(Dataset records)

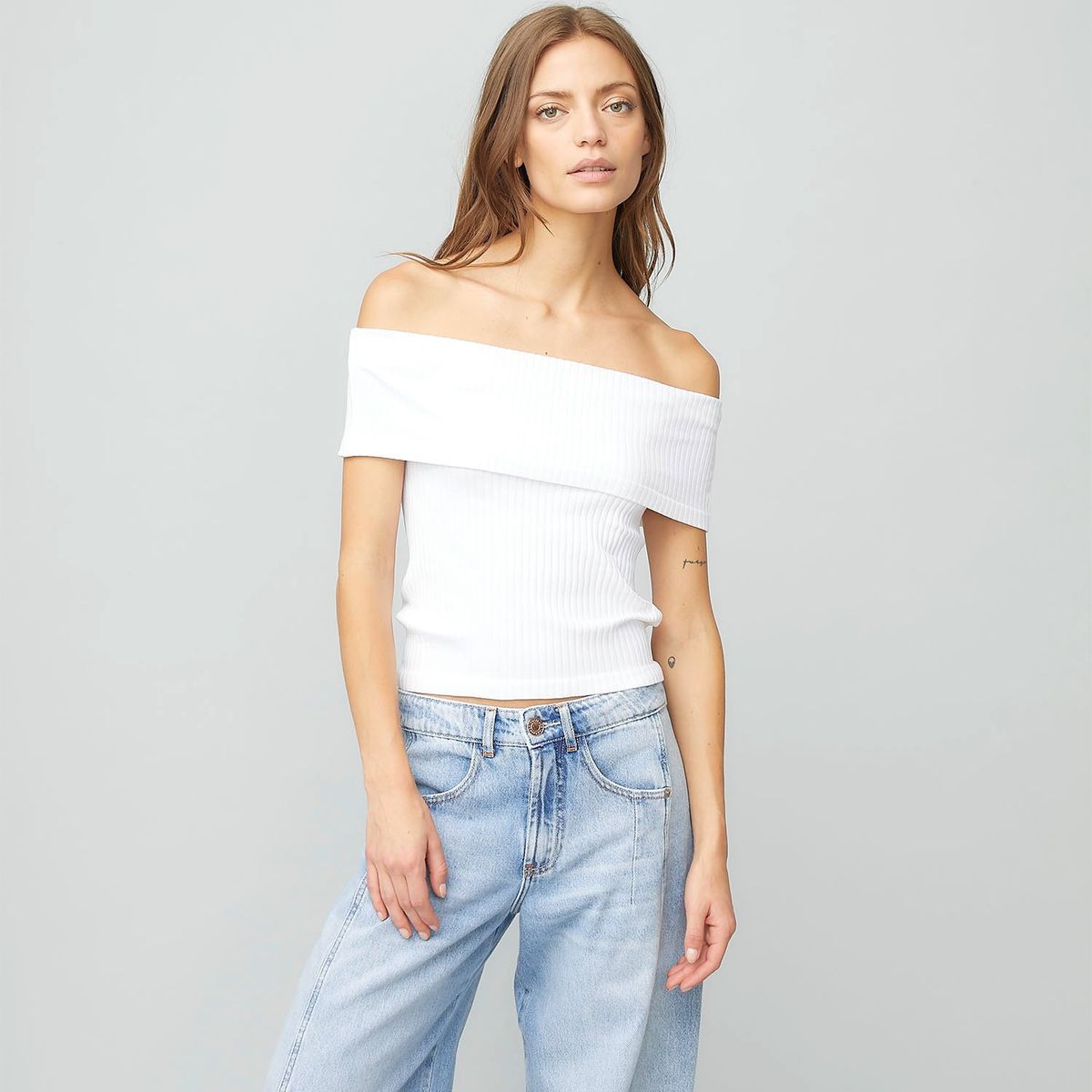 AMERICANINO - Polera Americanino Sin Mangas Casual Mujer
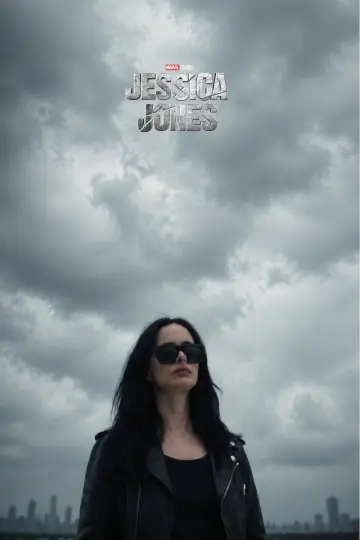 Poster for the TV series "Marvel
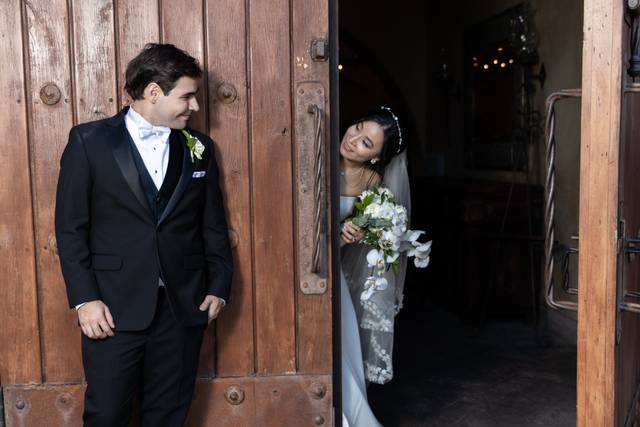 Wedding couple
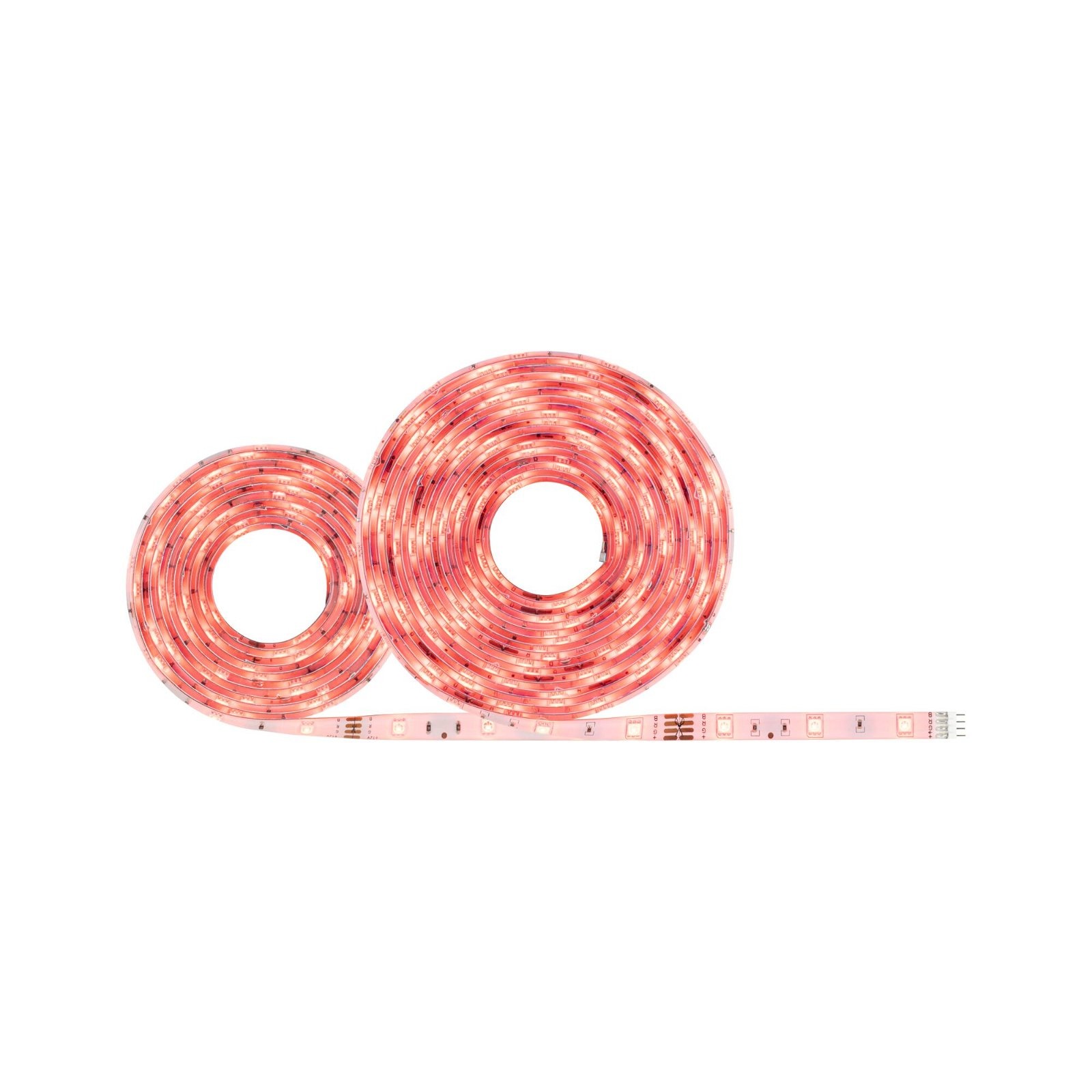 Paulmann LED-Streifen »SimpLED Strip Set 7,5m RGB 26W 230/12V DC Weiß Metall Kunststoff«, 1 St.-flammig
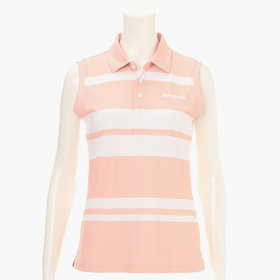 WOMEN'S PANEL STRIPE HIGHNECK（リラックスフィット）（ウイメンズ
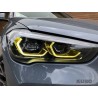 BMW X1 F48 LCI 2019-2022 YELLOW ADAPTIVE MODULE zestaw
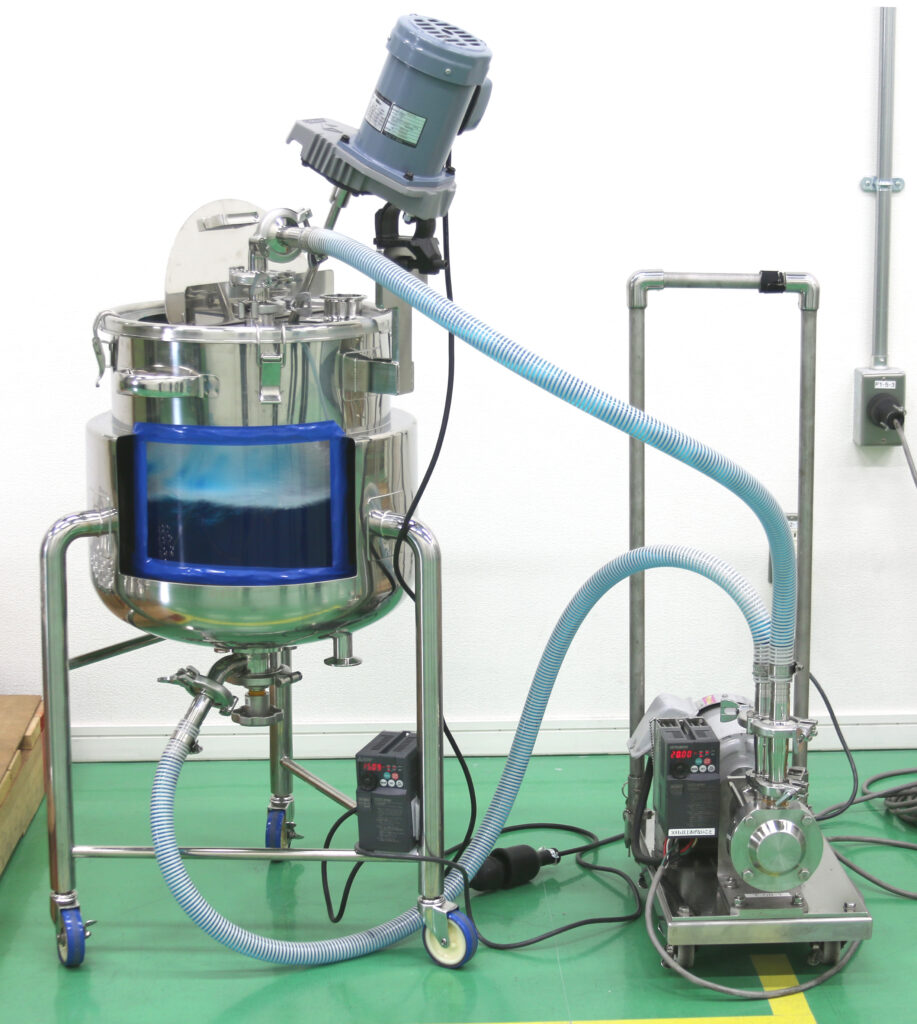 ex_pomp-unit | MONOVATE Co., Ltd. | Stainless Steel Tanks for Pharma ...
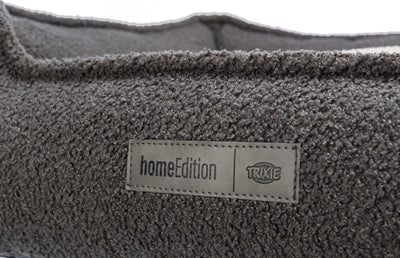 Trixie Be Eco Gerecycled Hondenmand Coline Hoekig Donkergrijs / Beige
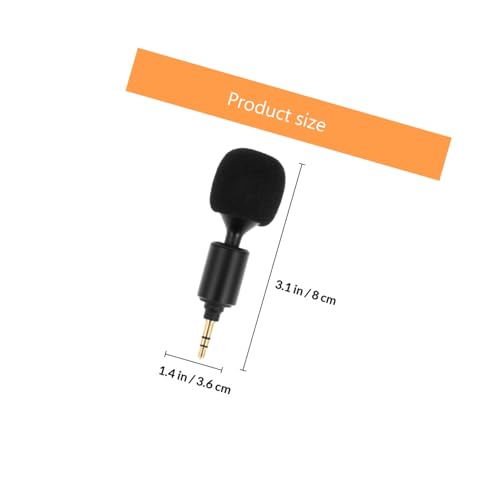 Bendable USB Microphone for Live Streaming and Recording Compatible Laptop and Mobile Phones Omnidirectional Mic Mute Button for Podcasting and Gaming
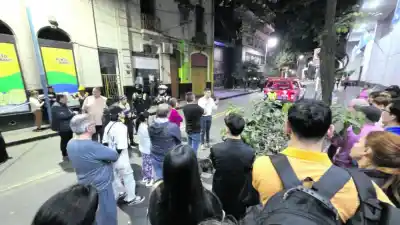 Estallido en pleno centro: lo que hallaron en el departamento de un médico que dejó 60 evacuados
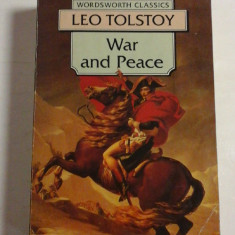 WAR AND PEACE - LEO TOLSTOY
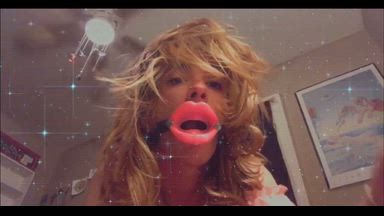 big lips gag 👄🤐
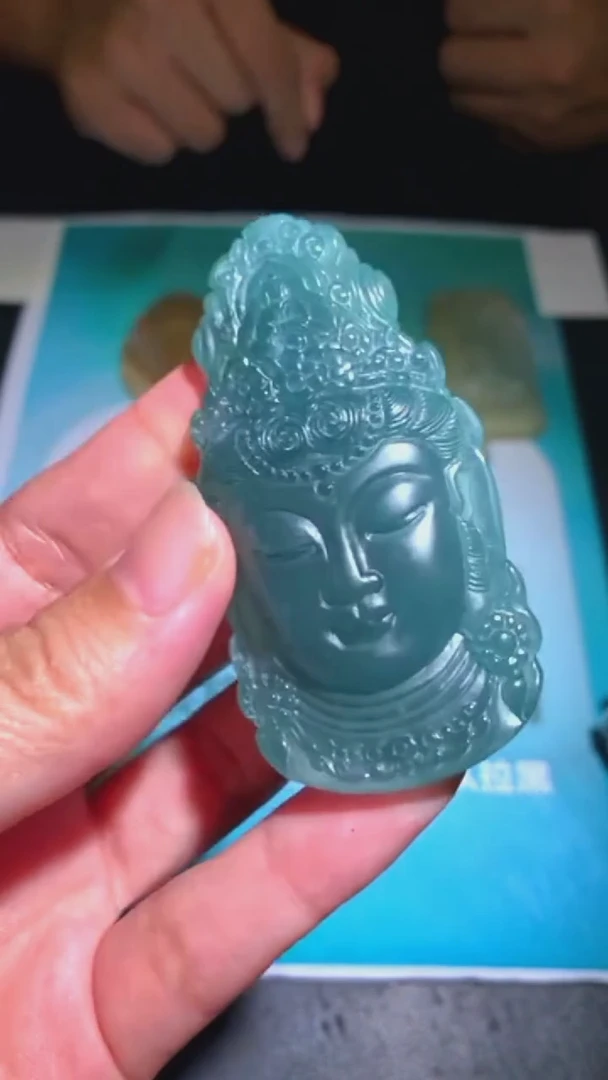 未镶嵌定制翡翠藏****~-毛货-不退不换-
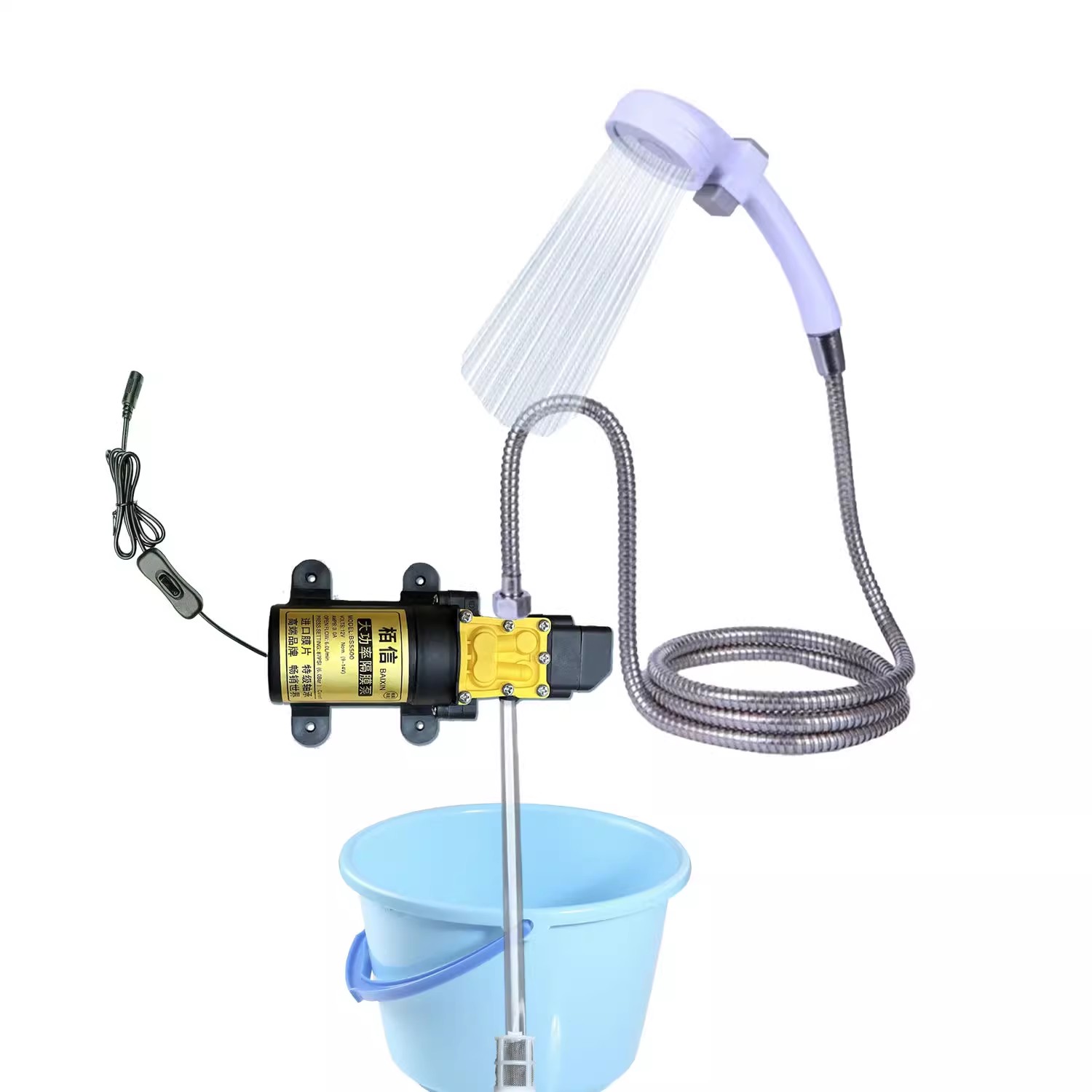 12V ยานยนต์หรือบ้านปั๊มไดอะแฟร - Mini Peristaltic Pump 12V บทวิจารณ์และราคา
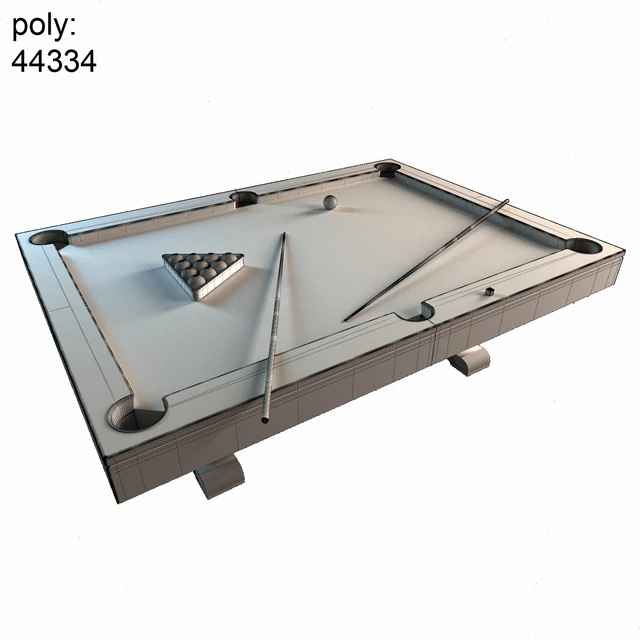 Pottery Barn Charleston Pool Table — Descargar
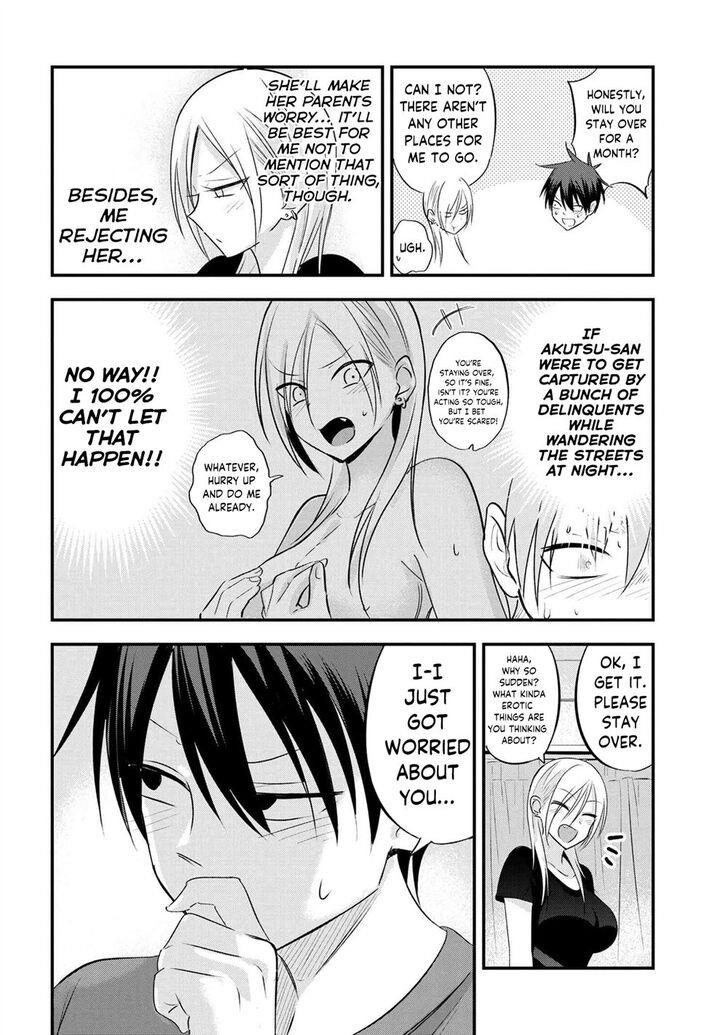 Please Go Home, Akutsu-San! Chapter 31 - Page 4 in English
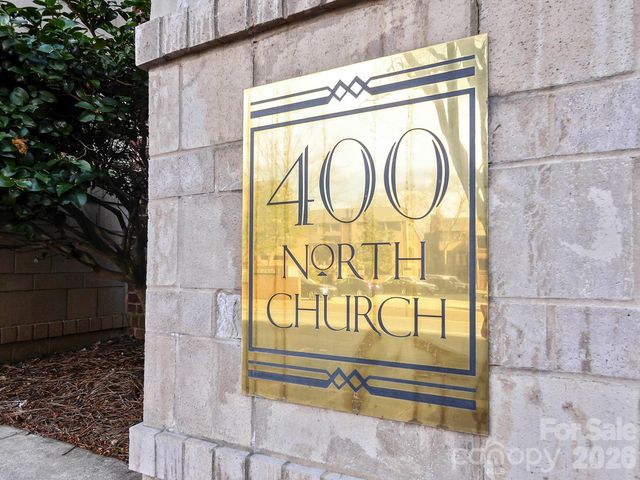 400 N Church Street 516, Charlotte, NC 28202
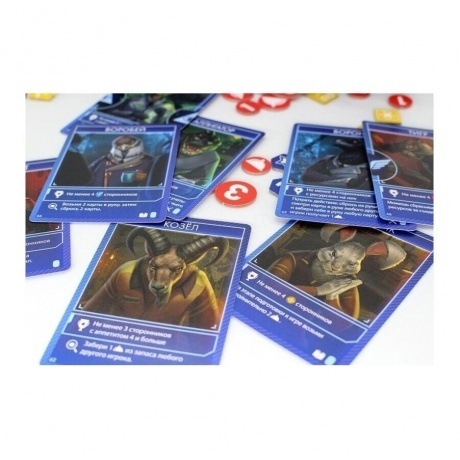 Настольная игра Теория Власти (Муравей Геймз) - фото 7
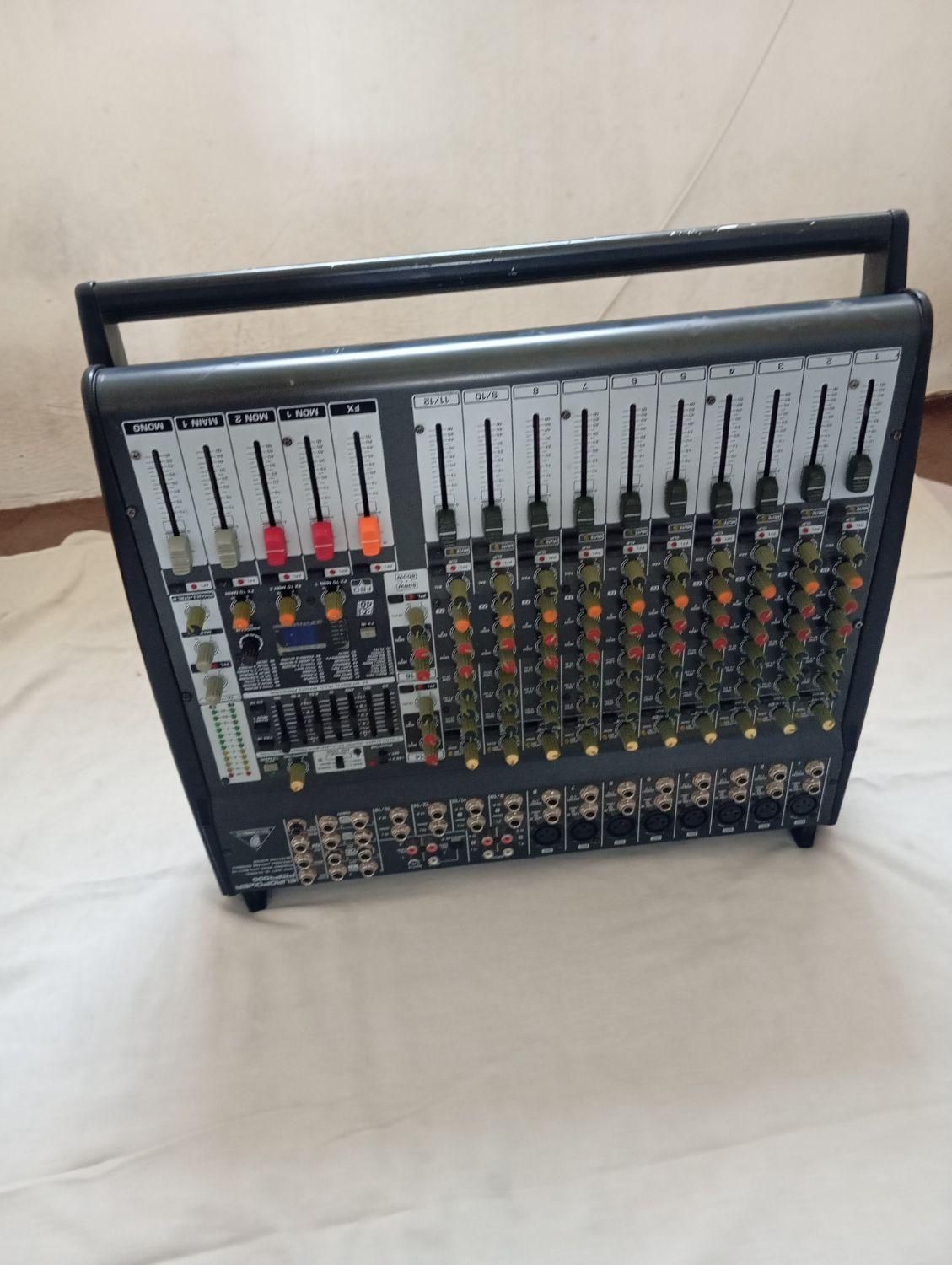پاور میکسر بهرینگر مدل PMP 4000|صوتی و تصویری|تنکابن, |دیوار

(End Dataset records)

What is being asked: Copy the text of every item above word for word, leaving the pictures out.

Response below:
 AMERICANINO - Polera Americanino Sin Mangas Casual Mujer
 Poster for the TV series "Marvel
 Wedding couple
 Paulmann LED-Streifen »SimpLED Strip Set 7,5m RGB 26W 230/12V DC Weiß Metall Kunststoff«, 1 St.-flammig
 WOMEN'S PANEL STRIPE HIGHNECK（リラックスフィット）（ウイメンズ
 BMW X1 F48 LCI 2019-2022 YELLOW ADAPTIVE MODULE zestaw
 ex_pomp-unit | MONOVATE Co., Ltd. | Stainless Steel Tanks for Pharma ...
 Trixie Be Eco Gerecycled Hondenmand Coline Hoekig Donkergrijs / Beige
 Bendable USB Microphone for Live Streaming and Recording Compatible Laptop and Mobile Phones Omnidirectional Mic Mute Button for Podcasting and Gaming
 Estallido en pleno centro: lo que hallaron en el departamento de un médico que dejó 60 evacuados
 WAR AND PEACE - LEO TOLSTOY
 big lips gag 👄🤐
 未镶嵌定制翡翠藏****~-毛货-不退不换-
 12V ยานยนต์หรือบ้านปั๊มไดอะแฟร - Mini Peristaltic Pump 12V บทวิจารณ์และราคา
 Pottery Barn Charleston Pool Table — Descargar
 Please Go Home, Akutsu-San! Chapter 31 - Page 4 in English
 400 N Church Street 516, Charlotte, NC 28202
 Настольная игра Теория Власти (Муравей Геймз) - фото 7
پاور میکسر بهرینگر مدل PMP 4000|صوتی و تصویری|تنکابن, |دیوار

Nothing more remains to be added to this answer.